TASK
All lines below must be repeated exactly, with the pictures omitted.
[Opening RAW DATA section]
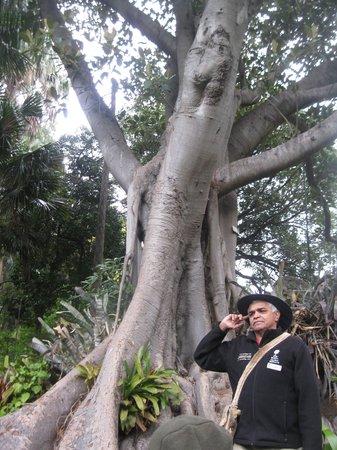 Royal Botanic Gardens Melbourne : Aboriginal Heritage Walk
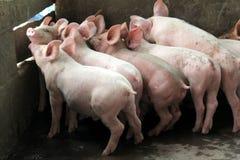 Piccoli maiali nella stalla Immagini Stock Libere da Diritti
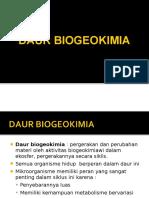 196152877 Daur Biogeokimia Ppt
[Closing RAW DATA section]
ANSWER TO THE EXERCISE
 Royal Botanic Gardens Melbourne : Aboriginal Heritage Walk
 Piccoli maiali nella stalla Immagini Stock Libere da Diritti
 196152877 Daur Biogeokimia Ppt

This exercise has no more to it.